History of Cannabis and CBD: Colorado
When Colorado first legalized marijuana for recreational use, neighboring states watched with bated breath to see what would happen. Some legislators were concerned cannabis legalization would result in increased addiction, driving accidents, and higher rates of student use.
However, this is the complete opposite of what’s actually occurred. Since full legalization in 2012, the rates of child and teenage use of cannabis has decreased over twenty perfect. Moreover, opioid use and abuse has fallen over seventeen percent.
All of this occurred while state revenue continued to climb by millions annually, driven by the high rates laced on legal cannabis products. In fact, by 2017, the government collected over $247 million in taxes, licensing fees, and other industry-specific costs.
Cannabis, CBD, and Colorado
In the early twentieth century, Colorado joined a whole host of states that opted to limit consumer access to marijuana products. By March of 1917, the prohibition movement has convinced legislators to completely bar consumer use of cannabis without a valid doctor’s prescription.
Over the decades, Colorado quickly amassed a huge wave of cannabis-related arrests, increasing prison sentences, and higher percentage of drug related arrests. By the end of the eighties, it would take extreme lobbying efforts by non-governmental institutions to convince the Colorado legislature to slow down arrests.
It would take until the year 2000 for public sentiment to start shifting. At the turn of the millennium, over 54 percent of voters supported an amendment that would allow for marijuana to be used with a doctor’s prescription.
According to the law, patients would be able to cultivate two personal plants and two ounces of cannabis at one time. Colorado was one of the earliest states to approve over twenty qualifying conditions for a medical marijuana program.
Just twelve years later, the success of the medical marijuana program would motivate the recreational marijuana legislation. Amendment 64 allowed adults over twenty-one to grow six plants.

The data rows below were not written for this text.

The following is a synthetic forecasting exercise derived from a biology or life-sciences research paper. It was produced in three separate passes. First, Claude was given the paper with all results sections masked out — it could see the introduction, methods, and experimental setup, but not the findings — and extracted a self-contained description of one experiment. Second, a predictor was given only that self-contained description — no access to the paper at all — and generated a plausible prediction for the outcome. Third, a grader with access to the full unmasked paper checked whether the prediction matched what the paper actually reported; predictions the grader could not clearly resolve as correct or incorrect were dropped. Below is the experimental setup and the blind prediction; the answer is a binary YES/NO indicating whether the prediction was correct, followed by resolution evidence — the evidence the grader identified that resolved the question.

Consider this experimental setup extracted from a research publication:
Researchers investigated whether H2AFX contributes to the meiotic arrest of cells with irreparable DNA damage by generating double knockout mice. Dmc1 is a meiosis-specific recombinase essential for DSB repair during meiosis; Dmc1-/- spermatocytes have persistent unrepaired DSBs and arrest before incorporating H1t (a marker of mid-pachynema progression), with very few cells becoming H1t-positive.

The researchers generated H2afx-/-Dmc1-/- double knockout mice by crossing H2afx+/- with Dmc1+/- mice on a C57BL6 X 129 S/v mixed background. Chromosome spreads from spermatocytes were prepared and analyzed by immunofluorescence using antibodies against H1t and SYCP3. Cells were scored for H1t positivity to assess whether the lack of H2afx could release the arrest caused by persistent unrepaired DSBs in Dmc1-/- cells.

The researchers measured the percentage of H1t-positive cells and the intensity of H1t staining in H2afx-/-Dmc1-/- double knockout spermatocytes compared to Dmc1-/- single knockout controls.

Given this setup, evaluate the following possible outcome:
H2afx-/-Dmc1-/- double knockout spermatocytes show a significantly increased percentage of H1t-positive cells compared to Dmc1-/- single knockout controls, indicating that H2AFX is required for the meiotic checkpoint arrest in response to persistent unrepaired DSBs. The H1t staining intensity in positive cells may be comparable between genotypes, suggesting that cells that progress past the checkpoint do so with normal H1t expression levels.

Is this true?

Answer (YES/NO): NO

The first year of implementation generated over 700 million in sales, prompting big pushes in neighboring states to institute recreational marijuana programs.

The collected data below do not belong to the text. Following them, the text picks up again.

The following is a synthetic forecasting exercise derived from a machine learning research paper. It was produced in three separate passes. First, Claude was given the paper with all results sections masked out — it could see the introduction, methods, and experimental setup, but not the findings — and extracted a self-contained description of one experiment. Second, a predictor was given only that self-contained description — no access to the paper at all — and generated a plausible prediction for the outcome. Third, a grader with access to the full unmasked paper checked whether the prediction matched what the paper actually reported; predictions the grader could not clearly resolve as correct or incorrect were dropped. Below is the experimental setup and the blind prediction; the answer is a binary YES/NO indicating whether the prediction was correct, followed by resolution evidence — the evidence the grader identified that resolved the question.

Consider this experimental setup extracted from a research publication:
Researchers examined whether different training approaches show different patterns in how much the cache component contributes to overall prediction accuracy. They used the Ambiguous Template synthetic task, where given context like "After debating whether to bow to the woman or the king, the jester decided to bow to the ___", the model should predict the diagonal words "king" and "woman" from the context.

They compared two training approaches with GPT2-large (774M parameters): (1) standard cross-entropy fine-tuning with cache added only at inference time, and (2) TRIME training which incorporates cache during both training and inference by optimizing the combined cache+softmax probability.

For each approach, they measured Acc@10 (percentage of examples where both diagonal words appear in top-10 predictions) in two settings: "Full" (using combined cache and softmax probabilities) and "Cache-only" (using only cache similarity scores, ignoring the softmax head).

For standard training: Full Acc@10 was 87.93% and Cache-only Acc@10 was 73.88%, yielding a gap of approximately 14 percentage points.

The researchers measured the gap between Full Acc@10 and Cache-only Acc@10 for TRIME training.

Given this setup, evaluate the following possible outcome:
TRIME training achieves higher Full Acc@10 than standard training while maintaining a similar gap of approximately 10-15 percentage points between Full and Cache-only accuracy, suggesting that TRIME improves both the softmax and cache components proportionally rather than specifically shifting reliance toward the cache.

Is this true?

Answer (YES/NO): NO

Over time, legalization has grown more and more extensive. Governor Jared Polies allowed for a law that let licensed companies create social marijuana spaces, such as cafes, restaurants, and other gathering places.
Colorado provides a unique case of rapid legalization, allowing other state governments to understand the potential value of full cannabis legalization. As cannabis legalization has continued to provide social benefit to the state, experts expect that marijuana law will grow increasing lax nationwide.